A lapse in judgment or an adolescent indiscretion can create a criminal for life. Outstanding achievements and stellar performances for good causes may lead to a governor's pardon. Pardons wipe away crimes, reinstating persons civil rights, as if the crimes had never happened. States have similar procedures but check your state for differences.
Obtain a copy of your criminal record from the state's crime information center. The crime information center will have a record of all your arrests and any convictions. Check for inaccuracies.
Check for other pending charges. You're not a candidate for a pardon if you're waiting for a hearing on a crime.
Ask for a form at each agency that you were arrested, including sheriffs, police departments, state bureau of investigations, etc.
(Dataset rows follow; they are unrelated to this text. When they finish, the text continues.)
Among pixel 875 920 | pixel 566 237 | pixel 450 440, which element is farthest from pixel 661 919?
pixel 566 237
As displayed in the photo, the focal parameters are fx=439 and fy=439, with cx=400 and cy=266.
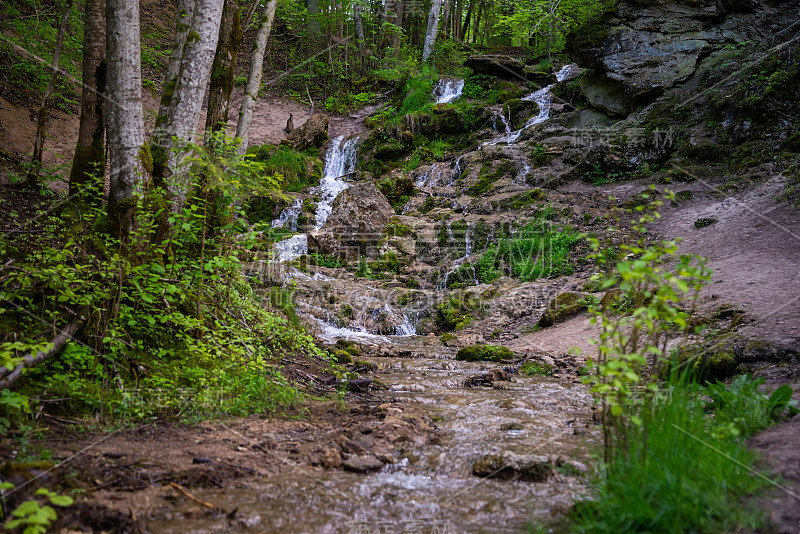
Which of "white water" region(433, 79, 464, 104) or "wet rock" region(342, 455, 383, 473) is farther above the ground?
"white water" region(433, 79, 464, 104)

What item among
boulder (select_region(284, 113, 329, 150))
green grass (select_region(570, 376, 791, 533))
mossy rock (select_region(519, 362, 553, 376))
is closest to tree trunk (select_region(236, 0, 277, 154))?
mossy rock (select_region(519, 362, 553, 376))

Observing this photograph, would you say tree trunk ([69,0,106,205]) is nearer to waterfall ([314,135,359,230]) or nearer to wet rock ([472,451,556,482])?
wet rock ([472,451,556,482])

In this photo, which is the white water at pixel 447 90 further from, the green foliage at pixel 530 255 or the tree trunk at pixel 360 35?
the green foliage at pixel 530 255

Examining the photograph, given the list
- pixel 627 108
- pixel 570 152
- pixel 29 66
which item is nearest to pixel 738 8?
pixel 627 108

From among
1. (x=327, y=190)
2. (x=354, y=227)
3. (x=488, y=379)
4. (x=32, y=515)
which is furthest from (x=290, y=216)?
(x=32, y=515)

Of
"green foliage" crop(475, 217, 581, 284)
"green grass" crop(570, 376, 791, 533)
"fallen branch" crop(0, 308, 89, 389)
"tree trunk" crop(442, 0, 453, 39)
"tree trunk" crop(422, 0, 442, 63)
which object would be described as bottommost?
"fallen branch" crop(0, 308, 89, 389)

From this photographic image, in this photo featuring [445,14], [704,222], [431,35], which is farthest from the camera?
[445,14]

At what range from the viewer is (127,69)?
177 inches

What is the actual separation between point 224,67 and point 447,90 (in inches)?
699

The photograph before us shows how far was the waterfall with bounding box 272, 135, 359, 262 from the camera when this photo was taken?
44.4ft

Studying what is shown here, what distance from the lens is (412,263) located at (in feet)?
42.6

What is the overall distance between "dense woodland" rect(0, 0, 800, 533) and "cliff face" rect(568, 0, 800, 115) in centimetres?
9

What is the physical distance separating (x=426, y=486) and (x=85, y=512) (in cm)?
182

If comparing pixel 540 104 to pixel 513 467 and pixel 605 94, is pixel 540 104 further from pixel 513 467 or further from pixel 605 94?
pixel 513 467
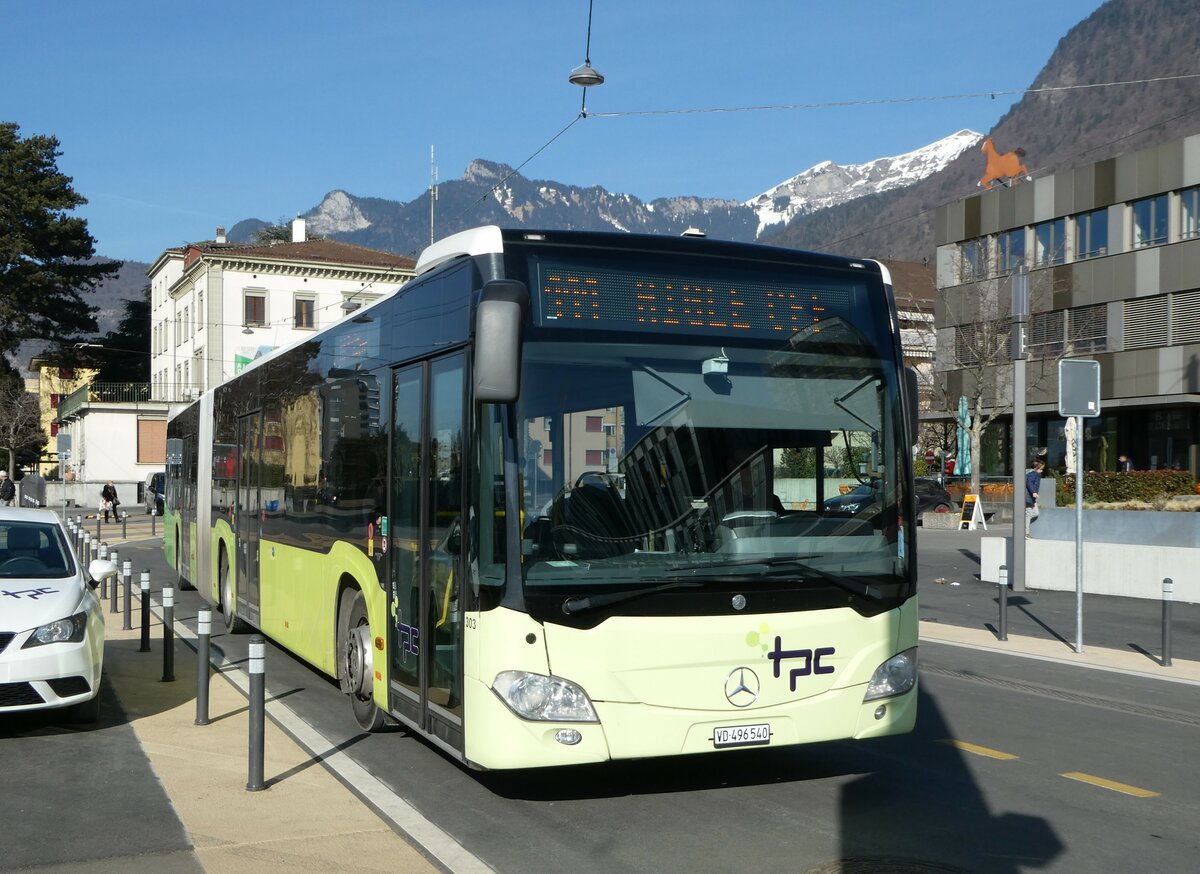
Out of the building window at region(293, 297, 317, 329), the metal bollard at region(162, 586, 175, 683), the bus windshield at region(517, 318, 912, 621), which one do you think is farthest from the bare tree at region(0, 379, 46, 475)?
the bus windshield at region(517, 318, 912, 621)

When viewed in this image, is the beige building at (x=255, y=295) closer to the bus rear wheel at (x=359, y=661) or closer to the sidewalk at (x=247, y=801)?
the sidewalk at (x=247, y=801)

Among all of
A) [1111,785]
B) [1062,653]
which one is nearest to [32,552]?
[1111,785]

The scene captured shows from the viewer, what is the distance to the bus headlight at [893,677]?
724 cm

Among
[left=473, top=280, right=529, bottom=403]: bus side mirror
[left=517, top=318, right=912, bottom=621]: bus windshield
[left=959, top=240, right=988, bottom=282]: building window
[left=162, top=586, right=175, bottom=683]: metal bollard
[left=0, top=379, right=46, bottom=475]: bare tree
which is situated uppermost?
[left=959, top=240, right=988, bottom=282]: building window

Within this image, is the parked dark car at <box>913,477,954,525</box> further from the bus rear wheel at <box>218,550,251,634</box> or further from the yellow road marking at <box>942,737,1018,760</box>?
the yellow road marking at <box>942,737,1018,760</box>

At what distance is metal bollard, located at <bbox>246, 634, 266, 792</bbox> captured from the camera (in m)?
7.40

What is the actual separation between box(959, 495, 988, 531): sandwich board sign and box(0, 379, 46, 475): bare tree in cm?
5205

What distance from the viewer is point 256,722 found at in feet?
24.5

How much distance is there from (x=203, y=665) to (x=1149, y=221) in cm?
4530

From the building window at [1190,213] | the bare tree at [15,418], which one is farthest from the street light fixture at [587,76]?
the bare tree at [15,418]

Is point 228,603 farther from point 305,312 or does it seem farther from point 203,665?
point 305,312

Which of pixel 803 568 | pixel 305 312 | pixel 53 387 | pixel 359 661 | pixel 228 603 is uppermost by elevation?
pixel 305 312

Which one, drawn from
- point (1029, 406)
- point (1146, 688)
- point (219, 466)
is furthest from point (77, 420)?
point (1146, 688)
The forms are free, but you may have a cost associated with filing. Present required identification.
Complete all the forms and then make copies of completed forms.
Mail the forms to the designated office indicated for your particular state. The police or sheriff's office can direct you. The Pardon Advisory Board will send you a return letter in the mail advising you of the day and time to appear before the board.
Defend your case. The Pardon Advisory Board will ask you many questions, giving you a chance to speak on your behalf and allowing you to present reasons why you request a pardon. The Pardon Advisory Board takes a vote and passes on their recommendation to the governor. The governor reviews the board's recommendation, and then notifies the applicant by mail of the decision. It's not customary for the governor to meet with applicants.